Tax Expenditures Report
This law requires the Legislative Analyst's Office (LAO) to write a report by January 1, 2029, about major tax expenditures in California and make recommendations based on their cost-effectiveness.
What This Bill Does
- Requires the LAO to write and publish a comprehensive report assessing major tax expenditures of the state by January 1, 2029.
- The LAO must identify potential savings from reducing or eliminating these tax breaks and consider factors like impact on the General Fund when making recommendations.
- Requires the LAO to describe who benefits from each tax expenditure in the report.
- After receiving the report, certain legislative committees are required to hold a joint public hearing by August 15 of the second year of the session.
- The bill makes these requirements inactive six months after the hearing and removes them completely in January.
Who It Names or Affects
- The Legislative Analyst's Office (LAO) will write and publish the report.

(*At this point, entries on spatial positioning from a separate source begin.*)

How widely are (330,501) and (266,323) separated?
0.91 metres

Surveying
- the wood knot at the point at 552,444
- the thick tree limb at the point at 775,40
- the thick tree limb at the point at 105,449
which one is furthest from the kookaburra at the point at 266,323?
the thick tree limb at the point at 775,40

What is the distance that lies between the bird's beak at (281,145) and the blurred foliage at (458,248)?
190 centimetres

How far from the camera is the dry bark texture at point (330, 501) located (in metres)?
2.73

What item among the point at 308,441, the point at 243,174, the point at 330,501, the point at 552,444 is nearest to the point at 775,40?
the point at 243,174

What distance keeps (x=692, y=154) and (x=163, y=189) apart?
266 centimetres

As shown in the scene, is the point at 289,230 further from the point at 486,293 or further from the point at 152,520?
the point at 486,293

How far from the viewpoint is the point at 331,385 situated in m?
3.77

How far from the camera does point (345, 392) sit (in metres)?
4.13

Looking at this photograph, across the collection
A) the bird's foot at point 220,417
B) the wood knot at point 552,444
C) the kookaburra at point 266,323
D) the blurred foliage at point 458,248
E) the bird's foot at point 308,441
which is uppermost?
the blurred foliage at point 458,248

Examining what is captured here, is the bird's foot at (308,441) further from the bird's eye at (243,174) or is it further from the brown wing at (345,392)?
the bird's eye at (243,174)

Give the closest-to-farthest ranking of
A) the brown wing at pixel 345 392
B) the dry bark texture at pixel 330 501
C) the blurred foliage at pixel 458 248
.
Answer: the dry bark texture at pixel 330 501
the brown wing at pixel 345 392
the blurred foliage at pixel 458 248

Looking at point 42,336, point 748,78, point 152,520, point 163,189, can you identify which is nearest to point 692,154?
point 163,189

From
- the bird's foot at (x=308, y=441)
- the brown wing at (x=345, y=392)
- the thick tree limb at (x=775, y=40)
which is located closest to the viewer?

- Legislative committees, including Budget and Fiscal Review and Revenue and Taxation, must review and hold a public hearing on the report.
Terms To Know
- Tax Expenditures
- Money that the government does not collect because of tax breaks or special rules for certain groups or activities.
- General Fund
- The main account in California's budget where most state money is kept and spent on various programs and services.
Limits and Unknowns
- The bill does not specify what happens if the LAO fails to complete or publish the report by January 1, 2029.
- It is unclear how much detail will be included in the report about who benefits from each tax expenditure.